Kapının arkasındaki anahtarı çıkarıp eline aldı Adam. “Haydi gidip bakalım,” dedi ve Çocukluğumu kucağına aldı.

Çocukluğum yüzünü, adamın tıraş köpüğü kokan boynuna soktu. O adamda bilmediği baba duygusunu hissetmiş olmalıydı. Adam, baba kokuyordu.

Çocukluğum ve onu kucağına alan adam yeniden sokağa çıktığında görüntü kayboldu.

 Omzumdaki soğuk elin hissiyle, Çocukluğum kaçıverdi.

 “Evladım,” diyordu kalın bir ses, “İyi misin?” diye soruyordu durmadan.

 Hatırladıklarının içinden gözlerini sıkıca yumup, başını hızla sallayarak çıkmaya çalıştı Pamir. Omzunda bir el vardı, kırışmış ve lekelerle dolu, yıllanmış bir eldi. Gözlerini açtı, kırışık bir yüzle karşılaştı. Beyaz saçları taranmış, mavi gözlerinin etrafı kırışık halkalarla boyanmış.

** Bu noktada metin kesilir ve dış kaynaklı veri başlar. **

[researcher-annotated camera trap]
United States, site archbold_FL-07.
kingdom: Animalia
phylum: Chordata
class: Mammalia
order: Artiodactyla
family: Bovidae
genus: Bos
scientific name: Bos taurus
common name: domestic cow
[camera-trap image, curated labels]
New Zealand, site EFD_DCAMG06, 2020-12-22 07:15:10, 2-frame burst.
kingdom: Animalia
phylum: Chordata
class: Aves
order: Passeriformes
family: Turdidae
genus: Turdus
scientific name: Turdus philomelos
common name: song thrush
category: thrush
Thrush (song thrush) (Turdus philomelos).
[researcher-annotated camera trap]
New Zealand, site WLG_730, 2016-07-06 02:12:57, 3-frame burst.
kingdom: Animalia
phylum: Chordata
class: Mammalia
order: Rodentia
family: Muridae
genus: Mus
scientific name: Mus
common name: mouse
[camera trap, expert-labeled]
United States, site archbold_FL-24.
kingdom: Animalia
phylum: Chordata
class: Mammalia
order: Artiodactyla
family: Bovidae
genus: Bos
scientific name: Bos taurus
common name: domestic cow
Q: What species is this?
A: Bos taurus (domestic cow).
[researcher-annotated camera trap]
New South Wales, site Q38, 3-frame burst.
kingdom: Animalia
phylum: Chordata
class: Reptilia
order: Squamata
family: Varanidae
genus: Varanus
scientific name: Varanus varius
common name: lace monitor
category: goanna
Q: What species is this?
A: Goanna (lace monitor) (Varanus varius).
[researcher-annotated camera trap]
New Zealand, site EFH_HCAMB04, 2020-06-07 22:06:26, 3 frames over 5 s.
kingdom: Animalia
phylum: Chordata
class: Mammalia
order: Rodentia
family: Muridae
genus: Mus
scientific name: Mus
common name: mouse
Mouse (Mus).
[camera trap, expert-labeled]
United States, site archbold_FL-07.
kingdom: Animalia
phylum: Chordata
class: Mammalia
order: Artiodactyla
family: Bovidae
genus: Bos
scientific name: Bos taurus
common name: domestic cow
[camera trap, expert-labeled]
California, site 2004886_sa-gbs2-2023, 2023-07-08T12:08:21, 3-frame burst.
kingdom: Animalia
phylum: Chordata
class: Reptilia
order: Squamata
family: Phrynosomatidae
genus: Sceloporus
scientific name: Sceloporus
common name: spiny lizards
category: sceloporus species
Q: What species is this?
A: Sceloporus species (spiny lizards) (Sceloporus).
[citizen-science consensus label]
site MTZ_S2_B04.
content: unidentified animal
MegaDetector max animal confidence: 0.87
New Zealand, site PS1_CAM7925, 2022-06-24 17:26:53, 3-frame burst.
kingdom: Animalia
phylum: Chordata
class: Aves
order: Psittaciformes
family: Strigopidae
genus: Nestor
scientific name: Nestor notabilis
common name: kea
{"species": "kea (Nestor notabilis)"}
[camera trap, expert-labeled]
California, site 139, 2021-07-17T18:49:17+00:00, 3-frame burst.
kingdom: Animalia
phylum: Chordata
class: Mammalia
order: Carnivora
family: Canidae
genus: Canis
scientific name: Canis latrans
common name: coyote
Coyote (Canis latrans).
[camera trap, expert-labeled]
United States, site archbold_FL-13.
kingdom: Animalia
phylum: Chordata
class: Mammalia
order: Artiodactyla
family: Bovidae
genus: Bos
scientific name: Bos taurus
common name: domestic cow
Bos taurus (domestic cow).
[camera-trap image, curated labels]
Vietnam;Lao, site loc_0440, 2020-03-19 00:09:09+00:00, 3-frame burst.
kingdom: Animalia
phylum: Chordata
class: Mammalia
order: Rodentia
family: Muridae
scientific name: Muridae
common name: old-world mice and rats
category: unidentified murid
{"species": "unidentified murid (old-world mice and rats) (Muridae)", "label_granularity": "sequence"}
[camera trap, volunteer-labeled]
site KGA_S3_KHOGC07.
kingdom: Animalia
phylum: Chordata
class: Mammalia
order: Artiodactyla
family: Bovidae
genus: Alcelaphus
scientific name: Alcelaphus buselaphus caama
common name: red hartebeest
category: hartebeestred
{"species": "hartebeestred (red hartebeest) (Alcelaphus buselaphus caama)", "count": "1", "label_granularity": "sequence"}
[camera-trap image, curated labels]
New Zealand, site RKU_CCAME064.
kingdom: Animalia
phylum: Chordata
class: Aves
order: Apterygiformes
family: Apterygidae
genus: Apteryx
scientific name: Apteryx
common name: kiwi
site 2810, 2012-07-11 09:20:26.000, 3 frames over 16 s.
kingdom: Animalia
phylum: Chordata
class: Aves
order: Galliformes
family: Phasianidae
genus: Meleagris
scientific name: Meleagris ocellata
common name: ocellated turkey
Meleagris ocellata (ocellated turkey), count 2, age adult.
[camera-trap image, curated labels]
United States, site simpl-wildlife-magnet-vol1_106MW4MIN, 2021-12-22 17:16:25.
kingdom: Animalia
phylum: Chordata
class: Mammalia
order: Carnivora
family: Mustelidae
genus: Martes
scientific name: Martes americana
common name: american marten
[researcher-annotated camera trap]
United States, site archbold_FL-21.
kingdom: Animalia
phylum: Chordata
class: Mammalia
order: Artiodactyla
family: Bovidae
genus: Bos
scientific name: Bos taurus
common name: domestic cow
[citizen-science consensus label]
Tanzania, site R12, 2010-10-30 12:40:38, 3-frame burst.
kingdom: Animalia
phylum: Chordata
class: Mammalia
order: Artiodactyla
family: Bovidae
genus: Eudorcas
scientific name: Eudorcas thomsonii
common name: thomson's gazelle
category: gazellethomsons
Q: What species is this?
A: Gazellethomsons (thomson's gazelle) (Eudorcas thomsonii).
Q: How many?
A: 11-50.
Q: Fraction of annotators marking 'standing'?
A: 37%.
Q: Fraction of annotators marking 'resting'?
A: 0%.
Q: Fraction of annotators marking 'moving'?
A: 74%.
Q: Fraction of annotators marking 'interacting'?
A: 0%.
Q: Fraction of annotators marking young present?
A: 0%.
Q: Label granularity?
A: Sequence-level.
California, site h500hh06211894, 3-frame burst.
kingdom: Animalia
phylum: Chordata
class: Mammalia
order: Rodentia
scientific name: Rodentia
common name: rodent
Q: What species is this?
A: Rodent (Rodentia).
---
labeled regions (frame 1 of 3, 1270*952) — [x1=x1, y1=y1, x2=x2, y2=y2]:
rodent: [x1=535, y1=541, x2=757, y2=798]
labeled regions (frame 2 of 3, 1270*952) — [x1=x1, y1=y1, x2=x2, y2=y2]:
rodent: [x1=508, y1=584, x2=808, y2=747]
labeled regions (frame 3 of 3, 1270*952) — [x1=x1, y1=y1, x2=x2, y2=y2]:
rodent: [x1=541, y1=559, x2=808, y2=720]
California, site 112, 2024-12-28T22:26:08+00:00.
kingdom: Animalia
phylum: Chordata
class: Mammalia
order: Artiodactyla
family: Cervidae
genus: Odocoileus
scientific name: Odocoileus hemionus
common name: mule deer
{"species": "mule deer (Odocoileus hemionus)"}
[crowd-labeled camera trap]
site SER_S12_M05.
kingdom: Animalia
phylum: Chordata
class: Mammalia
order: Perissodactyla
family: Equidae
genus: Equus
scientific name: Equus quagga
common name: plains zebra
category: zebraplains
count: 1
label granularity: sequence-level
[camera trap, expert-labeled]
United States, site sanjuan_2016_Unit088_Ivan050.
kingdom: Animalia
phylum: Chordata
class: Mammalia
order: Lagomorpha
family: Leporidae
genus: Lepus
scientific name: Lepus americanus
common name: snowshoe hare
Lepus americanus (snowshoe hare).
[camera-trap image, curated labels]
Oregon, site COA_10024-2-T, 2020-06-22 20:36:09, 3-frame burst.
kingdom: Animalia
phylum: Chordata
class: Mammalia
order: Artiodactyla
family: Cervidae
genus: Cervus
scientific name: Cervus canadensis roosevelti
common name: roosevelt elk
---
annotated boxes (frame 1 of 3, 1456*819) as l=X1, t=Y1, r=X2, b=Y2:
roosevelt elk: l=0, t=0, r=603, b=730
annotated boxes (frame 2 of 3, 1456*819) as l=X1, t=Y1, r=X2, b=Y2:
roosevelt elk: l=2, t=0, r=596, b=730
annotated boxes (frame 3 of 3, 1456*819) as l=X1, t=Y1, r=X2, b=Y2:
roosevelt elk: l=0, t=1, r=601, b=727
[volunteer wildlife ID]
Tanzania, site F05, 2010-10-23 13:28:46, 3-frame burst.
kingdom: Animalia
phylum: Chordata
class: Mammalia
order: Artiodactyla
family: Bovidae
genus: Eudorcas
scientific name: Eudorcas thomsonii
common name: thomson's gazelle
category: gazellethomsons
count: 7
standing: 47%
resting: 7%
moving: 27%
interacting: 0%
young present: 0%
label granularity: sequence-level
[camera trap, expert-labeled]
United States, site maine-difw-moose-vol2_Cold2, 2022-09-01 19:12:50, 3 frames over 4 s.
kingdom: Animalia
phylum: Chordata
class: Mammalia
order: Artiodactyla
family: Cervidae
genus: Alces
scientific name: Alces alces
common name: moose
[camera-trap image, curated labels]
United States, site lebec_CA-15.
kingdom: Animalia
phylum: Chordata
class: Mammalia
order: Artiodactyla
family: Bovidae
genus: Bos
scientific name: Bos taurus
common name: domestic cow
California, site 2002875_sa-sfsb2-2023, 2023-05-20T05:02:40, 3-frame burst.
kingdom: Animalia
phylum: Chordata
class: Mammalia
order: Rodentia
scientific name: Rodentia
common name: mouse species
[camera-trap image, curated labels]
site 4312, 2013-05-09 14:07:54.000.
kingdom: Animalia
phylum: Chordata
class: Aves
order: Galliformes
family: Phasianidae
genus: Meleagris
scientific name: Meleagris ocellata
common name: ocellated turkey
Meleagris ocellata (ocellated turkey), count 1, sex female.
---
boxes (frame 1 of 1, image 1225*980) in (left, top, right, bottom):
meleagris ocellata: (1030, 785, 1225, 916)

“Ben,” diye geveledi Başkomiser. “İyiyim Amca,” dese de, adam tatmin olmayarak boş koltuğu gösterdi. Bir an nerede olduğunu anlayamadı.

“Hadi gel otur, sapsarı olmuşsun.” 

 Etrafına baktı, metrodaydı. Ne ara binmişti? Yerin altına indiğini hayal meyal hatırlıyordu ama ne rayları, ne de metronun içine kendini attığını… Hatırlamıyordu.

“Lütfen siz oturun,” dedi zorlada olsa. “Ben iyiyim.”

“O halde şu suyu iç hele,” diyerek elindeki küçük su şişesini uzattı.

“Sağ ol amca.” Ayakta durmakta güçlük çekiyordu ama yaşlı adama belli etmeden suyu içip şişeyi geri verdi.

 Emniyete girdiği an Orhan’ı buldu, Pamir. Bir terslik olduğunu seziyordu.

 Yanılmamıştı. Üçü de toplantı masasındaydı. Orhan başını elleri arasına almış oturuyordu. İnci’nin önünde bir sürü kağıt vardı. Mithat kırdığı kurşun kalemin silgi olan tarafını çevirip duruyordu.

“Neler oldu?” diyerek sandalyesini çekti Pamir.

 Üçü de aynı anda ona baktı.

“Hoşuna gitmeyecek şeyler.”  Yavaşça oturdu Pamir, tek tek süzdü her birini. O aynı soruyu ikinci defa sormazdı. Bekledi. Mithat, İnci’nin önündeki kağıtlardan birini alıp Pamir’e uzattı ve, “Dosyayı bizden aldılar Başkomiserim,” dedi.